When a court finds abstention appropriate under Younger, the court must dismiss the matter without prejudice. Howard v. City of Milton, 63 F. App'x 978, 978 (9th Cir. 2003). See also Beltran v. Cal., 871 F.2d 777, 782 (9th Cir. 1988).
II. Analysis
Defendants assert Plaintiff's claim is barred by the Younger Abstention Doctrine because Plaintiff's challenge to the DHS's finding of child neglect is currently pending in state court, the state proceeding in which Plaintiff challenges the DHS's finding is the kind of quasi-criminal enforcement action to which abstention applies, the proceedings implicate the important state interest of protecting children from neglect, Plaintiff is allowed to raise constitutional challenges in his state-court case, and this Court's ruling would have the effect of enjoining and interfering with ongoing state-court proceedings if this Court decided Plaintiff's claim and granted injunctive relief.

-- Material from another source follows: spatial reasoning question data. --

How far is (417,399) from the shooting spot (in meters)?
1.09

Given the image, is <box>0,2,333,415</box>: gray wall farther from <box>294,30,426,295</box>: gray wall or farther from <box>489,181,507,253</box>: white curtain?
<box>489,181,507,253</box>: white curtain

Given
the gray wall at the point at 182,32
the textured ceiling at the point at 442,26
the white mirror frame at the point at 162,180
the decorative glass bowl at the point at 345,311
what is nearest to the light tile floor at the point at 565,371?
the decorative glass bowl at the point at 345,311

Plaintiff asserts in his Response that the Younger Abstention Doctrine does not apply to this kind of state-court proceeding. Plaintiff relies on the Supreme Court's holding in Sprint to support his assertion.

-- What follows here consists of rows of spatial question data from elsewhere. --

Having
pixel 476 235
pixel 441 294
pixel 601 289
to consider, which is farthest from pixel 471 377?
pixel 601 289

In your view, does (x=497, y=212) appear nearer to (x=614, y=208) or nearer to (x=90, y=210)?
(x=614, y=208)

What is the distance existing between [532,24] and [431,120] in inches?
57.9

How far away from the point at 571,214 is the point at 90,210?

Defendants, however, note the Supreme Court found in Sprint that the kinds of quasi-criminal enforcement actions that implicate the Younger Abstention Doctrine specifically include a "state-initiated proceeding to gain custody of children allegedly abused by their parents." 134 S. Ct. at 592 (citing Moore v. Sims, 442 U.S. 415, 419-420 (1979)). In Moore the Supreme Court concluded "removal of a child in a child-abuse context is . . . in aid of and closely related to criminal statutes." 442 U.S. at 423 (quotation omitted). The Supreme Court, therefore, concluded the Younger Abstention Doctrine was applicable in a child-abuse context.

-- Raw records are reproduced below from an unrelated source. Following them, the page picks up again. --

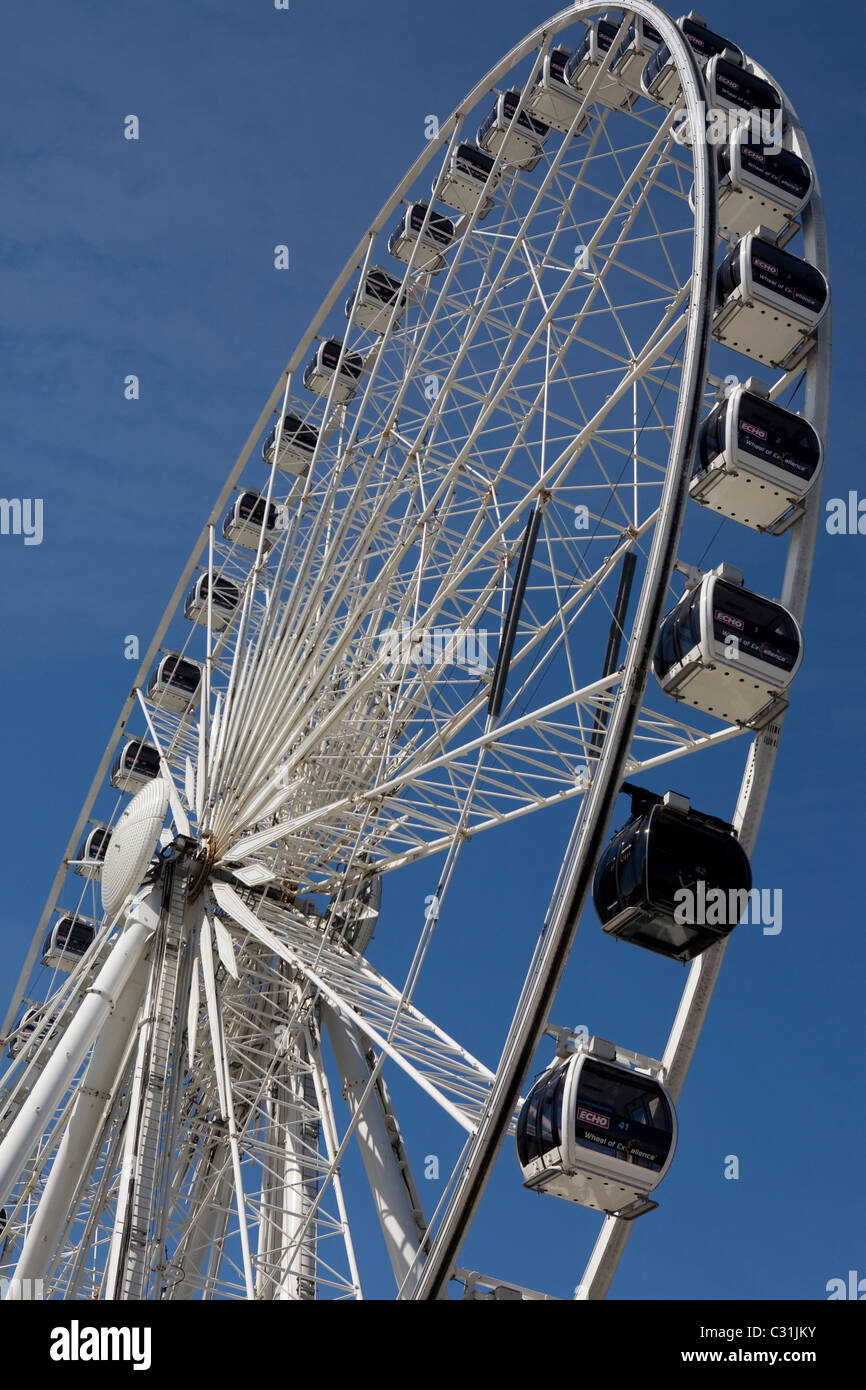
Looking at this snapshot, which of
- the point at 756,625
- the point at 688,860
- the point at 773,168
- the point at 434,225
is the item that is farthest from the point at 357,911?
the point at 434,225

Based on Moore and Sprint the Court concludes the state-court proceedings challenging the DHS's finding of neglect of a child are the kind of quasi-criminal enforcement actions that implicate the Younger Abstention Doctrine. The Court also concludes the state-court proceedings implicate the important state interest of protecting children from neglect, Plaintiff is allowed to raise constitutional challenges in his state-court case, and any action taken by this Court with respect to Plaintiff's claim would have the effect of interfering with the ongoing and currently pending state-court proceedings. The Court, therefore, concludes the Younger Abstention Doctrine applies.
Accordingly, the Court grants Defendants' Motions to Dismiss.
CONCLUSION
For these reasons, the Court GRANTS Defendants' Motion (#14) to Dismiss [Plaintiff's Complaint] and Defendants' Motion (#21) to Dismiss Plaintiff's First Amended Complaint and DISMISSES this matter without prejudice.
IT IS SO ORDERED.
DATED this 22nd day of September, 2014.